## Objective
Copy the material below, switching every instance of "tail rotor blade" to "rear rotor blade" and keeping everything else the same.

=== Input rows ===

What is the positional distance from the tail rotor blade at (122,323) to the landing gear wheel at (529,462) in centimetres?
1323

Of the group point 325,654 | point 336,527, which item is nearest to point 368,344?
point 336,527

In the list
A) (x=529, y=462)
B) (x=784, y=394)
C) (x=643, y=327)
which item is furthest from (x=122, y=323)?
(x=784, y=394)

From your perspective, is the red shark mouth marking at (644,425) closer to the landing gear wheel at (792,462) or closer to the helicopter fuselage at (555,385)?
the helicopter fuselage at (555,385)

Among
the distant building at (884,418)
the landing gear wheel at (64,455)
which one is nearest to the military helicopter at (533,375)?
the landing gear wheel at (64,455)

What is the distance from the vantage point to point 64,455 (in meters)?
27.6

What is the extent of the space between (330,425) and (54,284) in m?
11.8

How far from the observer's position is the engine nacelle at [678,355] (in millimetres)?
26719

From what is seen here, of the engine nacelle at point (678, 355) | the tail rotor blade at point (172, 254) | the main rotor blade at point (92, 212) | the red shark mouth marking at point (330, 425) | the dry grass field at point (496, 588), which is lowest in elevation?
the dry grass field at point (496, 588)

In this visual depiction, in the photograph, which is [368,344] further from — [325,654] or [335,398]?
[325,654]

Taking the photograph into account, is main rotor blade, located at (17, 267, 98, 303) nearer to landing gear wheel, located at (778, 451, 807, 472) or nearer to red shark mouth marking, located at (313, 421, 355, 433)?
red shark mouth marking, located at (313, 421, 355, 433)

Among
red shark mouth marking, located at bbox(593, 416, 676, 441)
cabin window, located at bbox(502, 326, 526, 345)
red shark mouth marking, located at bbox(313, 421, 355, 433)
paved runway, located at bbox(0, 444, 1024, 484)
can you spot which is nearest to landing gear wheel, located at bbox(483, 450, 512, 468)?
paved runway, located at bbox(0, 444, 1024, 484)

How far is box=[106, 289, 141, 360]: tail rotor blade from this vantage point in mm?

===

## The response
What is the positional distance from the rear rotor blade at (122,323) to the landing gear wheel at (529,462) in centimetres?
1323

Of the group point 325,654 | point 336,527, which item is nearest to point 368,344?
point 336,527

In the list
A) (x=529, y=462)
B) (x=784, y=394)
C) (x=643, y=327)
which item is furthest from (x=122, y=323)?
(x=784, y=394)

From your perspective, is the red shark mouth marking at (644,425) closer to the landing gear wheel at (792,462) or closer to the helicopter fuselage at (555,385)?
the helicopter fuselage at (555,385)

Among
the distant building at (884,418)
the landing gear wheel at (64,455)
which one is nearest to the military helicopter at (533,375)?
the landing gear wheel at (64,455)

What is the distance from the vantage point to point 64,455 (in meters)?
27.6

What is the extent of the space between (330,425) and (54,284) in m?
11.8

How far from the observer's position is the engine nacelle at [678,355] (in millimetres)?
26719

From what is seen here, of the engine nacelle at point (678, 355) | the rear rotor blade at point (172, 254) | the main rotor blade at point (92, 212) | the red shark mouth marking at point (330, 425) | the dry grass field at point (496, 588), which is lowest in elevation?
the dry grass field at point (496, 588)

In this visual depiction, in the photograph, which is [368,344] further from — [325,654] or [335,398]?
[325,654]

Taking the photograph into account, is main rotor blade, located at (17, 267, 98, 303) nearer to landing gear wheel, located at (778, 451, 807, 472) or nearer to red shark mouth marking, located at (313, 421, 355, 433)?
red shark mouth marking, located at (313, 421, 355, 433)

Among
red shark mouth marking, located at bbox(593, 416, 676, 441)
cabin window, located at bbox(502, 326, 526, 345)
red shark mouth marking, located at bbox(313, 421, 355, 433)
paved runway, located at bbox(0, 444, 1024, 484)
can you spot which is nearest to landing gear wheel, located at bbox(483, 450, 512, 468)?
paved runway, located at bbox(0, 444, 1024, 484)

How far is box=[106, 289, 141, 360]: rear rotor blade from this vantage point in mm?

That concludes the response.